But DOT’s birth-rate provision also, “on its face, is social engineering,” said Connecticut Senate Democrat Richard Blumenthal. “It is patently discriminatory if you look at the numbers,” predicting courts will remove it when challenged. The American Roads & Transportation Builders Association supported an industry lawsuit against the cost of carbon rule—but voiced concern that the new birth-rate funding policy “could influence where infrastructure projects are funded based on demographic factors rather than need.” 

Duffy, a former congressman and Fox News hot,, “seems unsure whether he wants a complete overhaul of USDOT programs or the speedy advancement of infrastructure projects,” said the Rail Passengers Association.

Related to workforce, Duffy said he rescinded the DOT’s DEI policies, as have other federal agencies, but the rules for government-wide federal contractors are not clear. “There could be legal repercussions and hefty penalties for crossing the line on diversity, equity and inclusion—a line the administration hasn’t clearly defined,” said Bloomberg Law on Feb. 13. “At the same time, existing contracts obligate these companies to maintain hiring policies they’ve been practicing for decades.”

Contractors have until April 21 to comply, with agencies needing to first clarify rules and contract terms, say attorneys at law firm Arnold & Porter, pertaining to any enforcement. The Trump order “does not purport to unilaterally modify existing government contracts, and it would present serious legal questions were it to try. But the uncertainty facing contractors is real,” for now.

Although the department has not yet outlined a move to reverse a Biden-era mandate for union-tilted labor agreements covering pay rates and jobsite rules for projects of $35 million or more, as the U.S Defense Dept. did this month, an industry coalition now seeks a Trump executive order to rescind the pacts government-wide. 

With Republican leaders so far not crossing Trump on any major order provisions, the Senate is nearly finished in confirming his nominees, who included controversial hard-liner Russell Vought at the Office of Management and Budget. But the sudden shutdown Feb. 4 of the U.S. Agency for International Development—which manages a multibillion-dollar construction portfolio—has caused some bipartisan congressional upset over Vought’s role and Musk’s authority to intervene in federal agency staffing and funding reviews. 

Ir is not clear how or whether either has influenced recent directives calling for 2,300 firings at the Interior Dept., about 2,000 at the Energy Dept. and 400 at EPA, among others, media reports said, with most classified as newly hired “probationary” employees. The Trump government will close EPA’s Office of Environmental Justice, placing 168 employees on administrative leave.

Tariffs: Real or Dealmaking?

Adding to the level of uncertainty ahead are Trump’s proposed tariffs, with the administration announcing on Feb. 13 the newest—”reciprocal” levies that would raise charges against a number of countries to what they charge the U.S. for thousands of products, with no effective date noted. Commerce Secretary Howard Lutnick and others are set to announce tariff details in an April 1 report, the White House said.

While original 25% levies on Canada and Mexico are paused until March 1, a 10% levy against China now is in effect.
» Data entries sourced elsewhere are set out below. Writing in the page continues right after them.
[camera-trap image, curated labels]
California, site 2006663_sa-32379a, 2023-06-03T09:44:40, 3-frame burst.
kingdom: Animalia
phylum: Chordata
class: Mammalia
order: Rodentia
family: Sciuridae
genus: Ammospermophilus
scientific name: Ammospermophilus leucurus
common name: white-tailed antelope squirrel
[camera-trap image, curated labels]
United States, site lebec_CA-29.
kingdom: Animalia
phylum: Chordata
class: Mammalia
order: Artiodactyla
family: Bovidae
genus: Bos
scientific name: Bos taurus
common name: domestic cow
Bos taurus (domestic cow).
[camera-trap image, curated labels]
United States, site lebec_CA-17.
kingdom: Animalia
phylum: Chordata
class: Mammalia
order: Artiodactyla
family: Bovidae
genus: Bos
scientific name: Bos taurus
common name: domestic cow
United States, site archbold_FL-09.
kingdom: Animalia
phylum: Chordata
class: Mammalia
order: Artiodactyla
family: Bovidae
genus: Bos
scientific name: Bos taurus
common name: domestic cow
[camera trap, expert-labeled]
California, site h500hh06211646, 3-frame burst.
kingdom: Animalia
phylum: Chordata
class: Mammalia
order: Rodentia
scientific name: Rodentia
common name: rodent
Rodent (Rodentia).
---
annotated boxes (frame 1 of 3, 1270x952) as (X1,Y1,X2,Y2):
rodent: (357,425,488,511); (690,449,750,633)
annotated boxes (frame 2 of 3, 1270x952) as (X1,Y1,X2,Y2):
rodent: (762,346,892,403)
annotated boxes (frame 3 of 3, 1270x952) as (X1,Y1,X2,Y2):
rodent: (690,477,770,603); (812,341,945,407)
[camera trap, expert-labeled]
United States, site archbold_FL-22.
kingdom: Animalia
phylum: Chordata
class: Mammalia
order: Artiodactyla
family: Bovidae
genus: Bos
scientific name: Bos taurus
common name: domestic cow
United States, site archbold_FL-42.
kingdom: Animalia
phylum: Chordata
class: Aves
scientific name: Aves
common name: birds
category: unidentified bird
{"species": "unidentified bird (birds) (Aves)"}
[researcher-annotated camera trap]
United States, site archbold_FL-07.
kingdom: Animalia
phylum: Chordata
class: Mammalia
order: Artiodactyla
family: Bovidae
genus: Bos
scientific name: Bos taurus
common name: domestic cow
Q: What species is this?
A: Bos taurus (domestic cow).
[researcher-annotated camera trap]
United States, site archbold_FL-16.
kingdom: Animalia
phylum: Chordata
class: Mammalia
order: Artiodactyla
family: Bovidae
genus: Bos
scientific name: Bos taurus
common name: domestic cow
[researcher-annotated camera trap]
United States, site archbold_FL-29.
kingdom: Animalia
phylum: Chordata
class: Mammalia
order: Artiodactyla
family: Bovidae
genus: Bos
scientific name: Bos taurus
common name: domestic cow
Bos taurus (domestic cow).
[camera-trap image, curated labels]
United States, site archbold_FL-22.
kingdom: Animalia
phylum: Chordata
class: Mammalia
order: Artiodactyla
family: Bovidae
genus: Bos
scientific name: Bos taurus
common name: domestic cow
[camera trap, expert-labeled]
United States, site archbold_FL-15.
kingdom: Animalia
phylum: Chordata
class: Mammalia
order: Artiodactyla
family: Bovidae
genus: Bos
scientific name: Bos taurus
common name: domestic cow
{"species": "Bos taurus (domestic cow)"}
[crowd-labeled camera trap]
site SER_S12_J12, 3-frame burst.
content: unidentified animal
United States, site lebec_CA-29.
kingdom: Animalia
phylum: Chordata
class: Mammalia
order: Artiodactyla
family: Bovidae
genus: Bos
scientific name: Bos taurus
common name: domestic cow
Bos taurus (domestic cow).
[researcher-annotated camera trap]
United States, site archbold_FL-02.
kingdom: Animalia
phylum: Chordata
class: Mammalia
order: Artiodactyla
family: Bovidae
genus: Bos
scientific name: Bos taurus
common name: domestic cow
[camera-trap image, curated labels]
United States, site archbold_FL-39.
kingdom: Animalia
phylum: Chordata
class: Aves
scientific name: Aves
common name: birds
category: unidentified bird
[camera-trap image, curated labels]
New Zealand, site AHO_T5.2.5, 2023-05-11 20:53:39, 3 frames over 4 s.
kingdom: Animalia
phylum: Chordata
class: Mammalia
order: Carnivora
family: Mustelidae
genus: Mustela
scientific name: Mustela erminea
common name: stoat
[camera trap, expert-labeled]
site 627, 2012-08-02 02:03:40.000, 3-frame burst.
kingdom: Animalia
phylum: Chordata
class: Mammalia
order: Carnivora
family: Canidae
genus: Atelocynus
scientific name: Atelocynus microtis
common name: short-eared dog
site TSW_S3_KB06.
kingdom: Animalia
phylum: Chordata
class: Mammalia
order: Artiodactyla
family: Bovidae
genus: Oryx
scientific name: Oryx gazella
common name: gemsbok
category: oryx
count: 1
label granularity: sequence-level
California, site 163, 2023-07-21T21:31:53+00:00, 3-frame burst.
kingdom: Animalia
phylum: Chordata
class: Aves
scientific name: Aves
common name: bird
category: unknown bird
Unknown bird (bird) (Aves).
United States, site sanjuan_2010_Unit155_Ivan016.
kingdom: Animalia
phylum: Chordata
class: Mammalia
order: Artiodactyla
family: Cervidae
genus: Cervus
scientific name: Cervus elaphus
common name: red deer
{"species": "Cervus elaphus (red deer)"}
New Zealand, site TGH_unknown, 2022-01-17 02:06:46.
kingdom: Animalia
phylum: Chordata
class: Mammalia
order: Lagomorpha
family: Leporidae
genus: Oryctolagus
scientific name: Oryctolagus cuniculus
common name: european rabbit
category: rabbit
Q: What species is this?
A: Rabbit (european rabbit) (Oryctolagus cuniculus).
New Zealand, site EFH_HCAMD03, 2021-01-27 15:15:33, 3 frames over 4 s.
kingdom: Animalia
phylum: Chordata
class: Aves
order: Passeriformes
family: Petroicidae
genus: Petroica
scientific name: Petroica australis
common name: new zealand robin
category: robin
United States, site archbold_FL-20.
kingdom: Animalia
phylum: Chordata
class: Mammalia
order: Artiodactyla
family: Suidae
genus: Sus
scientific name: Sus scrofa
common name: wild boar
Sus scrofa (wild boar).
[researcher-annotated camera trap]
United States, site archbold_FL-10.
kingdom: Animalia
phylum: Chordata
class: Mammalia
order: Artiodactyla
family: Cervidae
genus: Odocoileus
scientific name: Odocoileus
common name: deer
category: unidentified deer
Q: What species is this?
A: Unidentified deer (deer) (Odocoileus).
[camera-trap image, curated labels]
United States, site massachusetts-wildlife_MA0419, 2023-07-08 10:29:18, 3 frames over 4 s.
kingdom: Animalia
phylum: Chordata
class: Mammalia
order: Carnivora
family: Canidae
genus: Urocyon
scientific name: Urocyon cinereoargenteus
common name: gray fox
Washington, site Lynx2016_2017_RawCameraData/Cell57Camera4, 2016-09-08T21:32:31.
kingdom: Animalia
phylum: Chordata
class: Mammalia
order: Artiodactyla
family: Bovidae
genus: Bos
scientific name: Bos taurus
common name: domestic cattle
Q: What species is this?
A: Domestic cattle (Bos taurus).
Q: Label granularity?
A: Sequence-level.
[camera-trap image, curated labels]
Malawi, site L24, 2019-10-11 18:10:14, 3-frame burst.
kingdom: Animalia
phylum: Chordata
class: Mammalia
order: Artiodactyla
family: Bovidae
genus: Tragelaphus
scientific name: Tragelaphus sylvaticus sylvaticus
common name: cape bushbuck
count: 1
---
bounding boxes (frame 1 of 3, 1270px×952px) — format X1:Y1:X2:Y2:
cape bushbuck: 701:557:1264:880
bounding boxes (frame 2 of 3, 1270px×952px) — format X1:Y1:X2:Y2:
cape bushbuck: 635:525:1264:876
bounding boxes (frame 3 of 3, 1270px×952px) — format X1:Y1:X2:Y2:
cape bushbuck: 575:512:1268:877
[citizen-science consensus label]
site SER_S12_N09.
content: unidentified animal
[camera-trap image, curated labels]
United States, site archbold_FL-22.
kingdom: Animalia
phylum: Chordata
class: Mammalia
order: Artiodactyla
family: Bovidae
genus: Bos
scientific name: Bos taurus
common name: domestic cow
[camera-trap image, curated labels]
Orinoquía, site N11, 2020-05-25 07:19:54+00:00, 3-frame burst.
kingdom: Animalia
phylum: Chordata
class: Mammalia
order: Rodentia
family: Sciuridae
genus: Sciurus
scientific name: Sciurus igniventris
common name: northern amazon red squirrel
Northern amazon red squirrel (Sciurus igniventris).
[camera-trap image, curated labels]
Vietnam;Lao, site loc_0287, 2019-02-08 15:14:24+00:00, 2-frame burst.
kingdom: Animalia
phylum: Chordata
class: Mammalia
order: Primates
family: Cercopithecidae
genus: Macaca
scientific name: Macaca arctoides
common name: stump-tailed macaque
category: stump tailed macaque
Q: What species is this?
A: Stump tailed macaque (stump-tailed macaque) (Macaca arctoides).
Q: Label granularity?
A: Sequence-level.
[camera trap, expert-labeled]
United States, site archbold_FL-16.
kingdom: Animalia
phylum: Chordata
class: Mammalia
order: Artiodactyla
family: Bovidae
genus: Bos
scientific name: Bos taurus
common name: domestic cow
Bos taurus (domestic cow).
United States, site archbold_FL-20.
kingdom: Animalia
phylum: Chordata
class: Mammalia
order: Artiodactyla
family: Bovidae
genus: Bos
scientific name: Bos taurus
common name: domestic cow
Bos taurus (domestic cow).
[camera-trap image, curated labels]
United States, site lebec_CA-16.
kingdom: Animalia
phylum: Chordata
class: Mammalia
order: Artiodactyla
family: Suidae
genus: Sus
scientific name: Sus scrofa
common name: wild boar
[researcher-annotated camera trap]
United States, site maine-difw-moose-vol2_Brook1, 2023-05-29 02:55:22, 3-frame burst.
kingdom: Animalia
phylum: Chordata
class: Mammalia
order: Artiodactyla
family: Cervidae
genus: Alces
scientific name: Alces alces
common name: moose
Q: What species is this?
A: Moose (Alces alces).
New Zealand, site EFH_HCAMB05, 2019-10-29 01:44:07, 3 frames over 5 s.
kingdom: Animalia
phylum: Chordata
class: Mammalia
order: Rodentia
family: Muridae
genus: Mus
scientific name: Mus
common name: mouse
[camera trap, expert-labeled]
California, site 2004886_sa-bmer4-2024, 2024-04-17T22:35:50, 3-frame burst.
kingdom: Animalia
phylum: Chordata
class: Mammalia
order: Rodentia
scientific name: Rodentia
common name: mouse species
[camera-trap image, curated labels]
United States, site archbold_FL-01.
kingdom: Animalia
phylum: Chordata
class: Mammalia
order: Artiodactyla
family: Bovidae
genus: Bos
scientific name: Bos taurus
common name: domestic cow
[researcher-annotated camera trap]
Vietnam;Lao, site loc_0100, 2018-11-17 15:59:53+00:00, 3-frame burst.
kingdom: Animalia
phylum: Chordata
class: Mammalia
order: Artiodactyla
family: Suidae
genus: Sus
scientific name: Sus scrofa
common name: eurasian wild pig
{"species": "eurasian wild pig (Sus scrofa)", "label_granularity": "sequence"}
Sarah Martin, associate director of forecasting for Dodge Construction Network, says that with 70% of U.S. softwood lumber and gypsum imports sourced from North American neighbors, “nonresidential sector firms will see more vulnerability to supply chain disruptions and material shortages.” 

Also at risk are needed power imports to border regions such as New York state, with Ontario and British Columbia threatening to restrict supply if tariffs take effect, according to a Feb. 11 S&P Global research note. “There are opportunities … to actually move away from the conversation about tariffs,” Canada energy minister Jonathan Wilkinson told a global energy conference in Washington earlier this month, reported by S&P Global. 

Tariffs may also impact energy industry critical component costs, such as U.S. imports of electrical transmission transformers from Mexico, amid a current global shortage. “One option … is to focus on … working more closely on critical minerals and energy,” Wilkinson said, calling for a formal binational alliance since Canada is a major global supplier. 

But a 10% tariff on China imports remains, generating retaliatory levies. 

Trump also announced 25% tariffs on steel and aluminum late on Feb. 10, elevated from 10%, for all global exporters to the U.S., including allies Australia, the European Union, South Korea, Vietnam and Japan, effective March 12. China exported about 892,000 metric tons of finished steel to the U.S. in 2024, up 5.5% from 2023, according to sector research firm CEIC. But these accounted for 0.8% of China’s steel exports. 

An EU official promised “firm and proportionate countermeasures,” but no retaliatory tariff has been detailed.

If tariffs move beyond immediate administration negotiating tactics, upward pressure on raw materials prices “will eventually translate into higher bid prices for construction and infrastructure projects,” says Macrina Wilkins, AGC senior research analyst. “It will take time for domestic producers to scale up to meet demand.”